Per via fogliare questi concimi vengono rapidamente assorbiti per via fogliare e svolgono una doppia funzione, nutritiva e biostimolante, favorendo un ottimale sviluppo vegetativo, un’azione anti-stress e aumentando la qualità finale della granella, in termini di contenuto proteico e peso specifico

La tecnica di coltivazione tradizionalmente seguita negli areali tipici di produzione è estremamente semplificata: assente è l’impiego di prodotti chimici di sintesi, in particolare di erbicidi; l’impiego di concimi è limitato ad apporti molto ridotti di fertilizzanti azotati.

LA RACCOLTA DEL FARRO

La granella vestita di farro, viene raccolta tra la prima e la seconda decade di luglio, tramite operazione di mietitrebbiatura.
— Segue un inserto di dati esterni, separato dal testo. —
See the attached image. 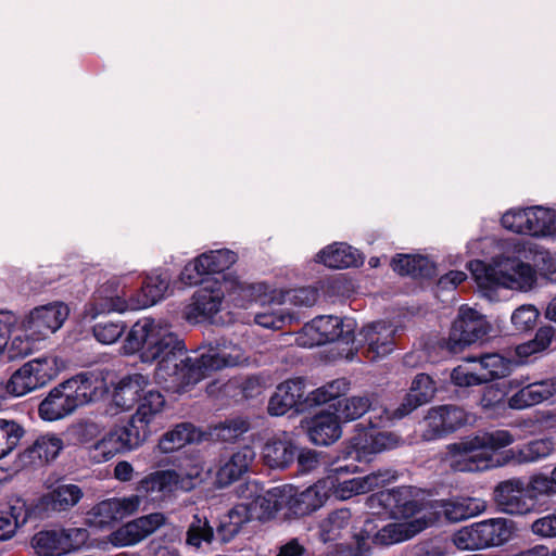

Particolare importanza assume questa operazione che deve mantenere una bassa velocità di avanzamento della macchina e di rotazione dell’aspo, soprattutto nel caso ci possano essere zone di allettamento e anche la velocità del battitore deve essere ridotta, e va aumentata la distanza dal contro battitore per evitare che parte della granella si spezzi o si decortichi.

LE RESE COLTURALI E L’UTILIZZO

Le produzioni sono molto variabili: dai 28-30 quintali ad ettaro nei terreni di pianura ai 10-18 delle zone di montagna e marginali.

Generalmente le rese in granella biologica sono di 2,5 – 3 t/ha per il farro dicocco e di 3 – 3,5 t/ha per lo spelta, fino ai 1,0-1,5 t /ha per il monococcum.

La granella oggi viene impiegata quasi esclusivamente nell’alimentazione umana. Lo spelta, può essere impiegata anche nella panificazione. Oggi, soprattutto nella zone tipiche è tornato ad essere prodotto e usato nella preparazione di diversi piatti tipici come la torta di farro o il minestrone di farro.

La granella svestita, decorticata di farro trova larghissimo impiego nell’alimentazione umana sotto forma di farina per la pastificazione (farro dicoccum) e panificazione (farro spelta e monococcum).